* KUTIPAN TEKS:
AMBON, Siwalimanews – Patrick Papilaya, salah satu pegawai honorer pada Biro Umum Setda Peme­rintah Provinsi Maluku, dipolisikan.

Dari surat tanda terima pengaduan nomor: STTP/126/XII/2023/Ditreskrimsus yang diterima Siwalima, Sabtu (9/12) menyebutkan, pria yang dulunya dikenal sebagai salah satu OKP dan juga wartawan pada salah satu media online di Maluku itu, dilaporkan oleh Ketua DPRD Provinsi Malu­ku, Benhur G Watubun, ke Ditreskrimsus Polda Ma­luku, Jumat (8/12) kemarin.

Patrick yang dikenal pub­lik sebagai orang dekat Gubernur Maluku, Murad Ismail dan istrinya, Widya Pra­tiwi itu, dilaporkan lan­taran menyebar ujaran kebencian dengan me­nyentil privasi Watubun lewat akun tik tok miliknya @patrickpapilayaii.

Dia dilaporkan atas dugaan pencemaran nama baik melalui akun tik tok terhadap Benhur G Watubun.

Beberapa video yang diung­gahnya juga kerap kali melontarkan kata-kata tidak pantas, seperti hinaan dan tuduhan yang tidak terbukti.

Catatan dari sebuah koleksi
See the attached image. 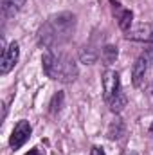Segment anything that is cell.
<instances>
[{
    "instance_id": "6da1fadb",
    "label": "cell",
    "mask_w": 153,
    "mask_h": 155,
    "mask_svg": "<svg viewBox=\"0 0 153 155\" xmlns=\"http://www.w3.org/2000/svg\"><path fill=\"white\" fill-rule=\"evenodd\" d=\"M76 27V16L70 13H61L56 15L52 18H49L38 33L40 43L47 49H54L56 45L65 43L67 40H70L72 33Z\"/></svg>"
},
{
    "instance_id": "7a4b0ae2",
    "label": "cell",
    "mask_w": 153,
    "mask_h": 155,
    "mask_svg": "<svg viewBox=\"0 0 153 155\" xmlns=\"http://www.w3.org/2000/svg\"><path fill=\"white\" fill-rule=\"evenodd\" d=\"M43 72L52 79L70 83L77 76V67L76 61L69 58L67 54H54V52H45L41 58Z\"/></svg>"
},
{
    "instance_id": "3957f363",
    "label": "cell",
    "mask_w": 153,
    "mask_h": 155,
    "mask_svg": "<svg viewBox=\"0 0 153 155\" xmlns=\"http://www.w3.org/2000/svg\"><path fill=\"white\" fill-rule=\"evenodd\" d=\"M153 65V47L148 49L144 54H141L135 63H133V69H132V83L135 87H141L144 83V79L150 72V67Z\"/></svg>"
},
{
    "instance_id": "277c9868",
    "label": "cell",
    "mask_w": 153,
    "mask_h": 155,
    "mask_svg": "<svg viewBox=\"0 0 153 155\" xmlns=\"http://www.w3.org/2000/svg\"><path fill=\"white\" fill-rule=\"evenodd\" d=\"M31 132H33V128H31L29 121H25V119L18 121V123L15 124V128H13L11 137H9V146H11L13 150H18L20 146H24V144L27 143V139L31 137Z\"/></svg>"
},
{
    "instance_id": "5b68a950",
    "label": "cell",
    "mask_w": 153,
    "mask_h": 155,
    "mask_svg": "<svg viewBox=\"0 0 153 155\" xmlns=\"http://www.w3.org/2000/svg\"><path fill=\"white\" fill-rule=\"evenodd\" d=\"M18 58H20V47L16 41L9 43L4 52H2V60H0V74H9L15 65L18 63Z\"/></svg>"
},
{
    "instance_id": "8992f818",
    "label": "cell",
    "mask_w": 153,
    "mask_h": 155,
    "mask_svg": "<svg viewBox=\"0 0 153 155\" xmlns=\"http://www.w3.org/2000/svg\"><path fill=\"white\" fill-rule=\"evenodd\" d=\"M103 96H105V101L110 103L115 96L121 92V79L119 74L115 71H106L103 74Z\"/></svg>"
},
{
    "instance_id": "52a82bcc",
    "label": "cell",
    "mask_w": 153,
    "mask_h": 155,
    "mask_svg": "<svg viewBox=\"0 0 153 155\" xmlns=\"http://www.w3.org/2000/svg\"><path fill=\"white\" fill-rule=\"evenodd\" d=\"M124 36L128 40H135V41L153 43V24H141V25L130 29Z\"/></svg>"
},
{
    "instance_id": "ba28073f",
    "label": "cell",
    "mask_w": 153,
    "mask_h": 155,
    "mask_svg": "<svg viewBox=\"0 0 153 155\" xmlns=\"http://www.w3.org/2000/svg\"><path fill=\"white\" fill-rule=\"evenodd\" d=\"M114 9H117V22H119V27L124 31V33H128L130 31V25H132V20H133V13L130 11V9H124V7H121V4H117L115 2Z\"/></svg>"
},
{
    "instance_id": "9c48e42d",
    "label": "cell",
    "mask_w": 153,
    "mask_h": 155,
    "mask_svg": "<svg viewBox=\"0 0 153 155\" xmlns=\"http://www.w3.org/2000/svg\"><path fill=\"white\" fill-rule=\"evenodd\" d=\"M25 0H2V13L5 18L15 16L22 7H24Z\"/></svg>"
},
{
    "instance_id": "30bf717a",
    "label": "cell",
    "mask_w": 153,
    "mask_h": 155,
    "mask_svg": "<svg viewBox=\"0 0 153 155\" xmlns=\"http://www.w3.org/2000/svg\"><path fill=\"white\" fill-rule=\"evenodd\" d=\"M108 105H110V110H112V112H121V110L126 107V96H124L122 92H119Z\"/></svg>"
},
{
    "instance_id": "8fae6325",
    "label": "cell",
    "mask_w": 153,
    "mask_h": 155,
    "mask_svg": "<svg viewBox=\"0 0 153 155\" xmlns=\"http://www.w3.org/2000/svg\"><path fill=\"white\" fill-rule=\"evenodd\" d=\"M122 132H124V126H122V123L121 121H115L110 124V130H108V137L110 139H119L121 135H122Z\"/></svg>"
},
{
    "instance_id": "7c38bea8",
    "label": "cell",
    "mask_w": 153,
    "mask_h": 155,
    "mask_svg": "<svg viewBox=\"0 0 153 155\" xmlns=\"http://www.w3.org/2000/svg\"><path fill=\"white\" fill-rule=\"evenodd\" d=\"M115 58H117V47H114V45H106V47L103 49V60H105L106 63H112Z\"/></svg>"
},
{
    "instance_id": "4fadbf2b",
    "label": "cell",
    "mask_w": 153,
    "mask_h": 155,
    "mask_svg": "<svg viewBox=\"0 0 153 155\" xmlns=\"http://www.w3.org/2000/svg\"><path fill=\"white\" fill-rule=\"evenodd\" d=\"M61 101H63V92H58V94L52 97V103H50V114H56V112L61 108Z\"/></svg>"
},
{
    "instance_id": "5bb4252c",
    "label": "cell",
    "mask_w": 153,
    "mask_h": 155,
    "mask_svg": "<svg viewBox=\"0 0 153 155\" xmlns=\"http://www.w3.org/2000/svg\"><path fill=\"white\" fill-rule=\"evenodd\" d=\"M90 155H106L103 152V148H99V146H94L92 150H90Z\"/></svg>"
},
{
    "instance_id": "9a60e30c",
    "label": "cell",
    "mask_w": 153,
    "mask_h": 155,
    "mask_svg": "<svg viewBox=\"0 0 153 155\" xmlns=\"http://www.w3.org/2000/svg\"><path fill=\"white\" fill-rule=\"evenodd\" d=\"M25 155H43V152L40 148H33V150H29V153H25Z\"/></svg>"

* RINCIAN TUGAS:
Jawablah pertanyaan berikut berdasarkan kutipan berita tentang pelaporan Patrick Papilaya.
1. Di instansi mana Patrick Papilaya bekerja sebagai pegawai honorer?
2. Siapa yang melaporkan Patrick Papilaya ke Ditreskrimsus Polda Maluku?
3. Apa nama akun TikTok milik Patrick Papilaya?

* JAWABAN TERTULIS:
1. Patrick Papilaya bekerja sebagai pegawai honorer pada Biro Umum Setda Pemerintah Provinsi Maluku.
2. Ia dilaporkan oleh Ketua DPRD Provinsi Maluku, Benhur G Watubun.
3. Nama akun TikTok miliknya adalah @patrickpapilayaii.